____ Records for this task

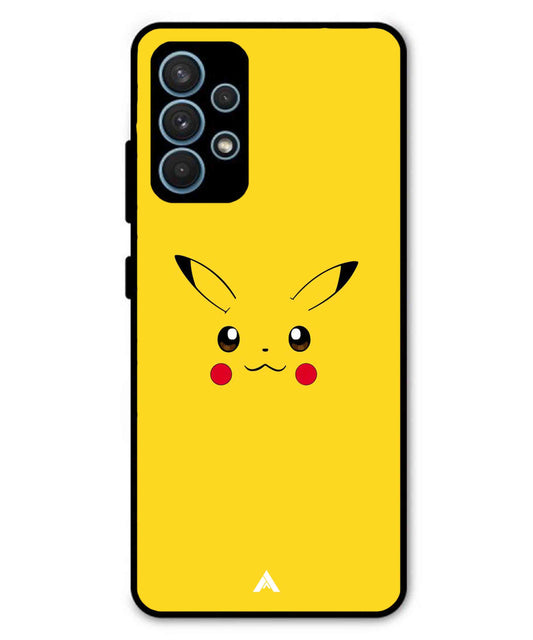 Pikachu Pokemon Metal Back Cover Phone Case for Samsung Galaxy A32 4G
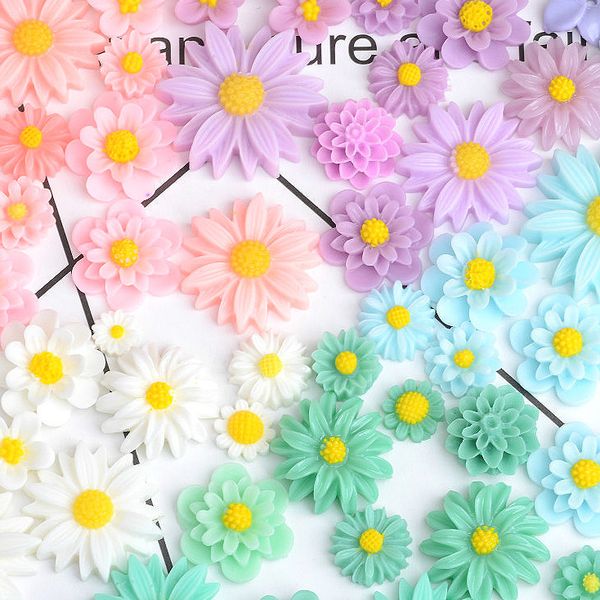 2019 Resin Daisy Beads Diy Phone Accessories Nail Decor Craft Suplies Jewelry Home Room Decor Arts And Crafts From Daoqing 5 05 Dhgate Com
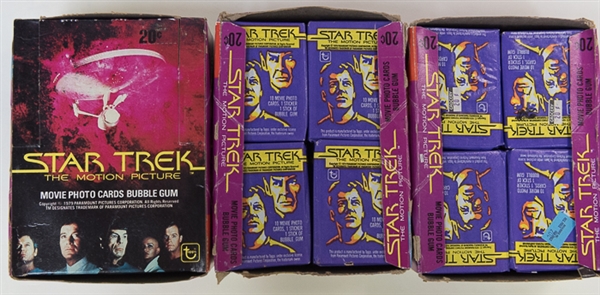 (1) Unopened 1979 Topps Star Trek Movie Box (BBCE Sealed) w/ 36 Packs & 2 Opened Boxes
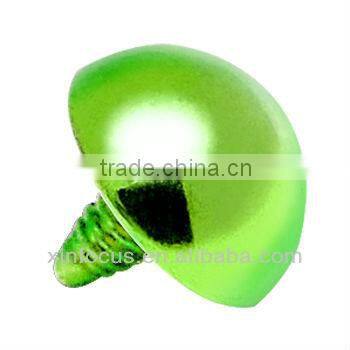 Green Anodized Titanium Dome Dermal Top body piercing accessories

________
____ Records for this task

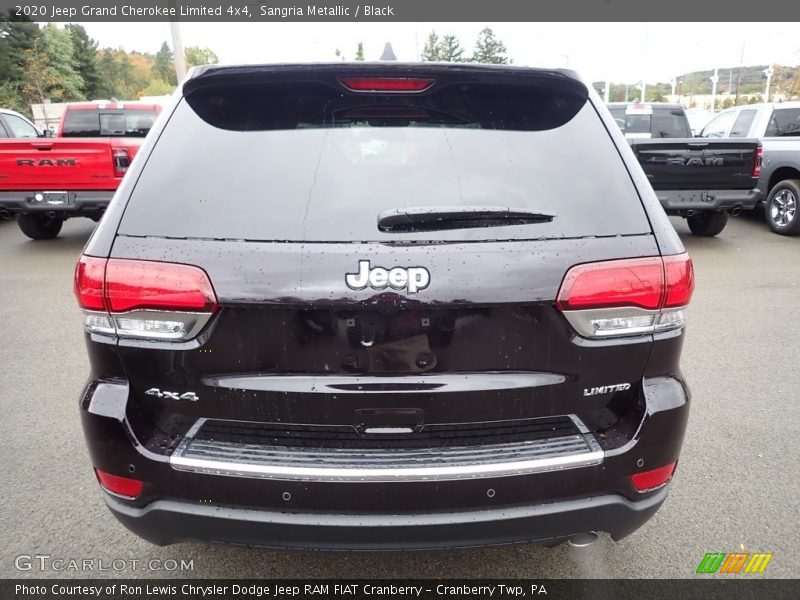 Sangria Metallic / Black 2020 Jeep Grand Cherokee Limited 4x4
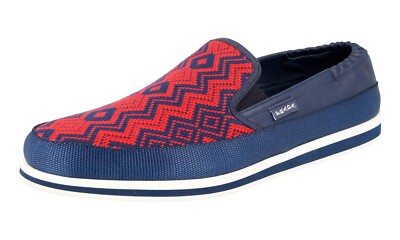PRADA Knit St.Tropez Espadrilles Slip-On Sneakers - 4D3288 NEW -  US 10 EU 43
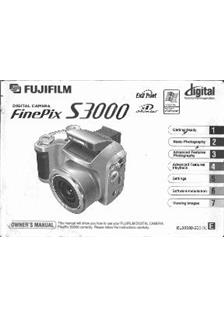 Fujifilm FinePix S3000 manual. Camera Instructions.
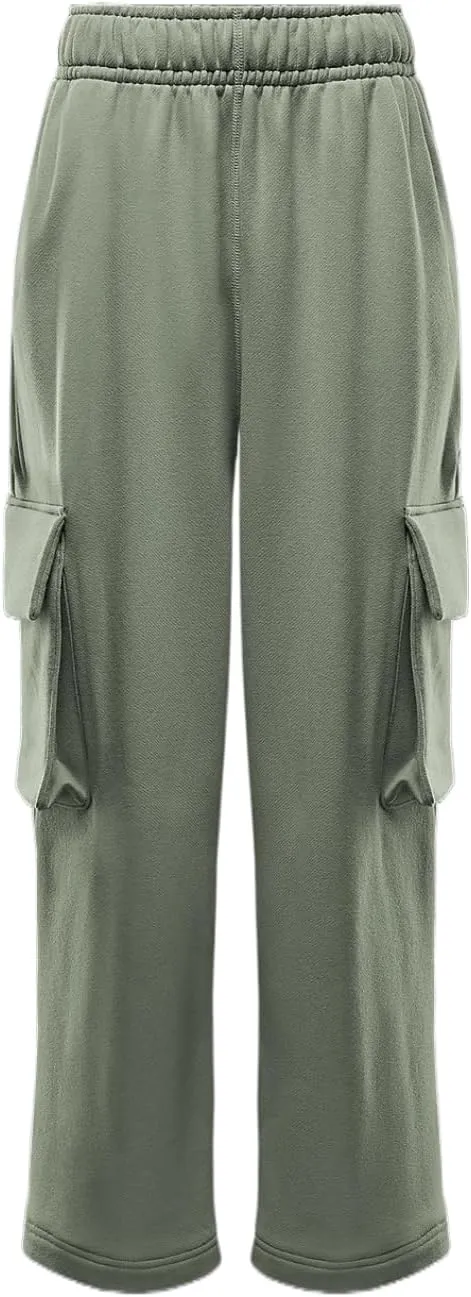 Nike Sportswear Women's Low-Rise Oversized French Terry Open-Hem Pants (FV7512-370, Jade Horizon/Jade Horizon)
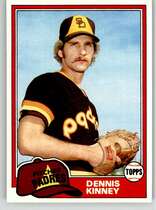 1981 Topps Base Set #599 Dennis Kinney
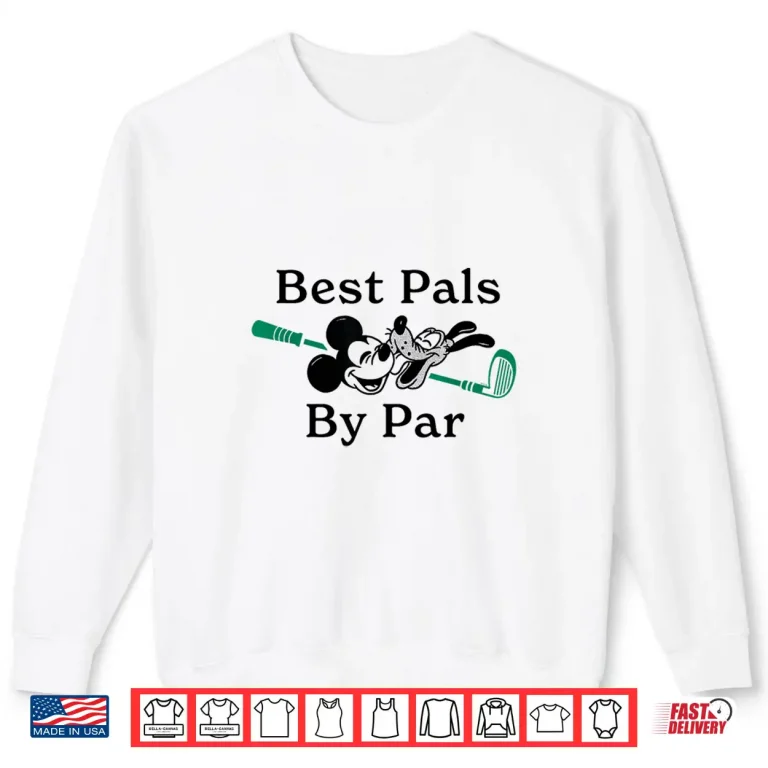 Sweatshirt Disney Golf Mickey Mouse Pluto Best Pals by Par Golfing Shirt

________
____ Records for this task

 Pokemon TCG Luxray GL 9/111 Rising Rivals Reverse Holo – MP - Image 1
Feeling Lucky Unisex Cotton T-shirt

________

> [Instructions to follow]
From the records above, output only the lines starting at the one containing "Pikachu Pokemon Metal" and ending at the one containing "Green Anodized Titanium", word for word. Pictures stay out.

> [Output]
 Pikachu Pokemon Metal Back Cover Phone Case for Samsung Galaxy A32 4G
 2019 Resin Daisy Beads Diy Phone Accessories Nail Decor Craft Suplies Jewelry Home Room Decor Arts And Crafts From Daoqing 5 05 Dhgate Com
 (1) Unopened 1979 Topps Star Trek Movie Box (BBCE Sealed) w/ 36 Packs & 2 Opened Boxes
 Green Anodized Titanium Dome Dermal Top body piercing accessories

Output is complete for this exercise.